No drug interactions have been identified for the compound in question. Comprehensive studies, including those involving famotidine in humans, animal models, and in vitro assessments, have demonstrated that there is no significant interference with the metabolism of compounds processed by hepatic microsomal enzymes, specifically the cytochrome P450 system.

The compounds evaluated in these studies include warfarin, theophylline, phenytoin, diazepam, aminopyrine, and antipyrine, all of which showed no notable interactions. Additionally, the use of indocyanine green as an index for hepatic drug extraction has also indicated no significant effects. Therefore, no dosage adjustments or enhanced monitoring are necessary when co-administering these agents.

Packaging & NDC

The table below lists all NDC Code configurations of Famotidine, the U.S. brand-name prescription product. Columns show Packaging, Formulation Type, and Active Ingredient Strength.

Pediatric Use

Pediatric patients under 1 year of age require careful dosing of famotidine for the treatment of gastroesophageal reflux disease (GERD). The recommended starting dose is 0.5 mg/kg/dose once daily for patients less than 3 months of age, and 0.5 mg/kg/dose twice daily for those aged 3 months to less than 1 year. The safety and efficacy of famotidine treatment beyond 4 weeks in this age group have not been established, and conservative measures, such as thickened feedings, should be employed concurrently.

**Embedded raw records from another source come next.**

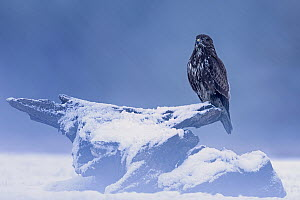 Common Buzzard (Buteo buteo) during snowfall, Saxony-Anhalt, Germany - Thomas Hinsche/ BIA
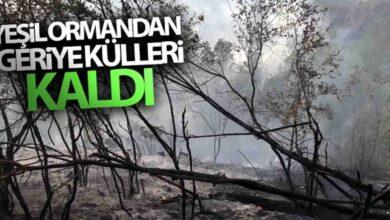 Photo of Yeşil ormandan geriye külleri kaldı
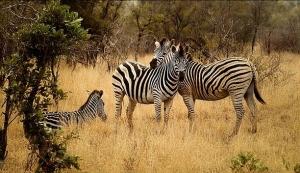 zebras-2801451__340.jpg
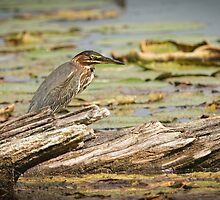 Green Heron by Thomas Young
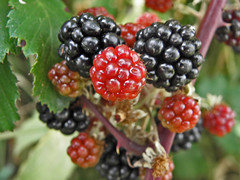 blackberry, berry, red mulberry, plant, frutti di bosco, produce, loganberry, fruit, food, boysenberry, dewberry,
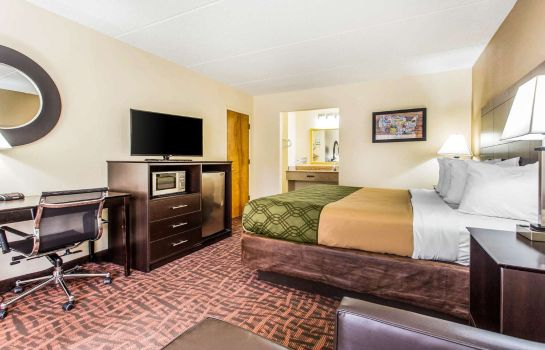 Kamers Econo Lodge Asheville Airport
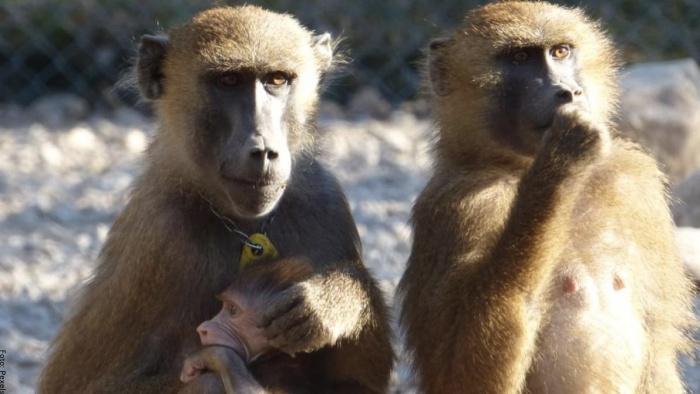 Foto de una familia de monos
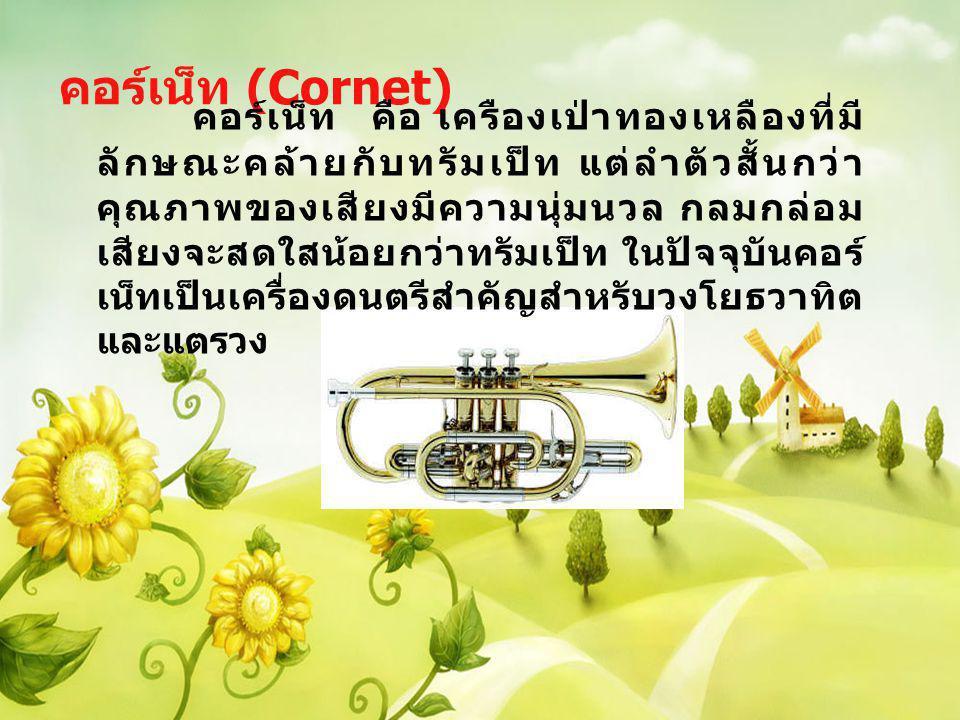 ทรัมเป็ท (Trumpet) ทรัมเป็ท คือเครืองดนตรีที่จัดอยู่ในประเภทเครื่องลมทองเหลือง กำพวดสำหรับเป่า เป็นท่อโลหะ ปลายบานคล้ายรูปถ้วย ท่อ ลมทรัมกลวงยาวเท่ากันปลายออกเป็นลำโพง ทรัมเป็ทมีลูกสูบ 3 สูบ สำหรับใช้เปลี่ยนความยาว ของท่อลม บางครั้งกดเพียง 1 นิ้ว บางครั้ง 2 นิ้ว หรือ 3 นิ้วพร้อมกัน เสียงของทรัมเป็ทจะเป็นเสียง ที่มีพลังและดังเจิดจ้า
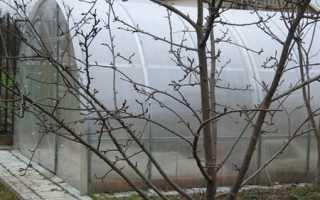 Подготовка теплицы к зиме: уборка и дезинфекция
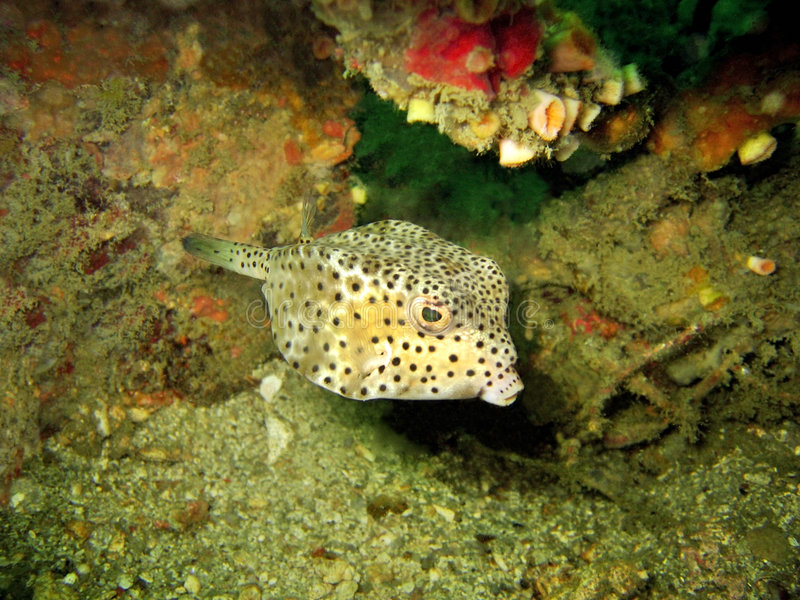 boxfish obrazy royalty free
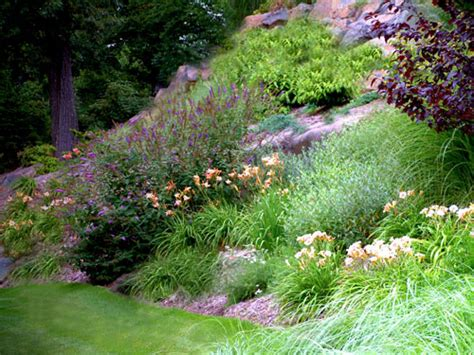 Perennial Garden Design - perennial garden design pictures and professional tips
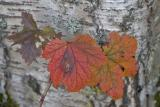 Leaves Near Talkeetna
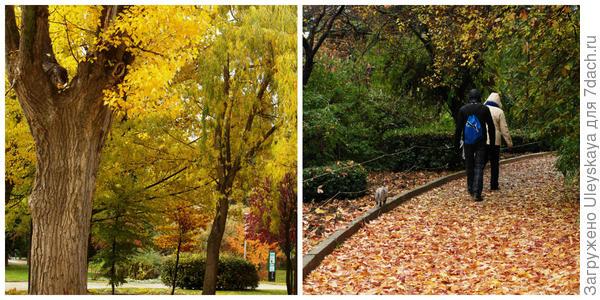 Осенние тропинки, фото автора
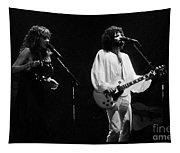 Fleetwood Mac In Amsterdam 1977 Tapestry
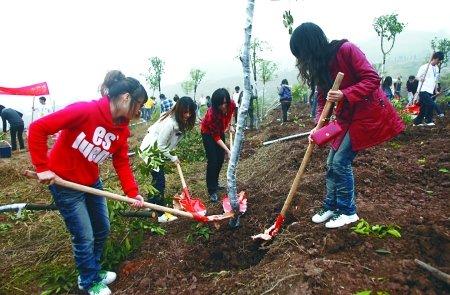 绿化长江 全市4000余大学生一天植树20000棵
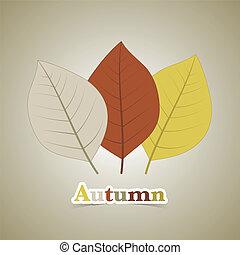 Three autumn fall leaves illustration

For pediatric patients aged 1 to 16 years, the recommended starting doses vary based on the condition being treated. For peptic ulcers, the dose is 0.5 mg/kg/day orally at bedtime or divided twice daily, up to a maximum of 40 mg/day. For GERD, with or without esophagitis, the recommended dose is 1.0 mg/kg/day orally, divided twice daily, also up to 40 mg twice daily. Treatment duration and dosing should be individualized based on clinical response, pH determination, and endoscopy findings. Uncontrolled studies indicate that doses up to 1 mg/kg/day for peptic ulcers and 2 mg/kg/day for GERD may be effective.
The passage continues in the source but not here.